## What is needed
Give back the lines of the records exactly, starting at the first and ending at the one with "category: neotoma species".

(Collection entries)
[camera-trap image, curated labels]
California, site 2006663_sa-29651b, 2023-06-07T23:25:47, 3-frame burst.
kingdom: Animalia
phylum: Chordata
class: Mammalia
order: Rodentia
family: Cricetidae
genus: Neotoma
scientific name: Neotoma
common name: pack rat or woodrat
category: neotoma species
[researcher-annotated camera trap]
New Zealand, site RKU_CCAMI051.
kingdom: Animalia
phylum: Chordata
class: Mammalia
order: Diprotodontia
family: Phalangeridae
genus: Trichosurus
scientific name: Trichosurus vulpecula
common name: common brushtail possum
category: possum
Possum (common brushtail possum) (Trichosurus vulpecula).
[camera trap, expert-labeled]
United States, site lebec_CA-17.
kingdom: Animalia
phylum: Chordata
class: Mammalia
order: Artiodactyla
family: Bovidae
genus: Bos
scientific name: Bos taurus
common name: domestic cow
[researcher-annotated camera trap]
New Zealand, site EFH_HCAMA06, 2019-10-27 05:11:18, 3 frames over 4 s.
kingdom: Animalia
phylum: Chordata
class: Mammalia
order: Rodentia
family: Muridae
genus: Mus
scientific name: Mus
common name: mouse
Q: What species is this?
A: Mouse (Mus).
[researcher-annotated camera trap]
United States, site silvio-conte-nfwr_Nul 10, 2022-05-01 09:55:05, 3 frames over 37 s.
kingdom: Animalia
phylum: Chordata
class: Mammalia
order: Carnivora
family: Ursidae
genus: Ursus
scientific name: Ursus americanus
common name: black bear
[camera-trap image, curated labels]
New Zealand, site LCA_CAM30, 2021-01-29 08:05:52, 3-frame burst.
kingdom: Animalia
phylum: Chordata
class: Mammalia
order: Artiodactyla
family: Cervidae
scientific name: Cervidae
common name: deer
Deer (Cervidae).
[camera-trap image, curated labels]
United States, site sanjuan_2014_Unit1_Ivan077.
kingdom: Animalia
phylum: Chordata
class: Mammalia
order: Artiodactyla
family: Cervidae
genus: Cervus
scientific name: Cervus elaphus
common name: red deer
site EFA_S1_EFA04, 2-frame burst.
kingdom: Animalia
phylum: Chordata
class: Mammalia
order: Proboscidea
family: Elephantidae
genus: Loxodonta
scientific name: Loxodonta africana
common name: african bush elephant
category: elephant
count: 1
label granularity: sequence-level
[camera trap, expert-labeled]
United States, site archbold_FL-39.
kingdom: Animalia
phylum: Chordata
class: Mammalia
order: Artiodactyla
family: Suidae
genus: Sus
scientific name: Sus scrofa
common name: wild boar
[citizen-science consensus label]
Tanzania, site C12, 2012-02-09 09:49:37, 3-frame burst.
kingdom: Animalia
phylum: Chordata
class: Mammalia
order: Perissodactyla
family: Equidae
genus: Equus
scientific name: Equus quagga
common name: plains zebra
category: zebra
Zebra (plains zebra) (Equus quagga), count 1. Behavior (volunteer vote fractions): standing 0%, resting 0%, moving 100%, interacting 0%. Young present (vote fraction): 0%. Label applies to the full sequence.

## Answer below
[camera-trap image, curated labels]
California, site 2006663_sa-29651b, 2023-06-07T23:25:47, 3-frame burst.
kingdom: Animalia
phylum: Chordata
class: Mammalia
order: Rodentia
family: Cricetidae
genus: Neotoma
scientific name: Neotoma
common name: pack rat or woodrat
category: neotoma species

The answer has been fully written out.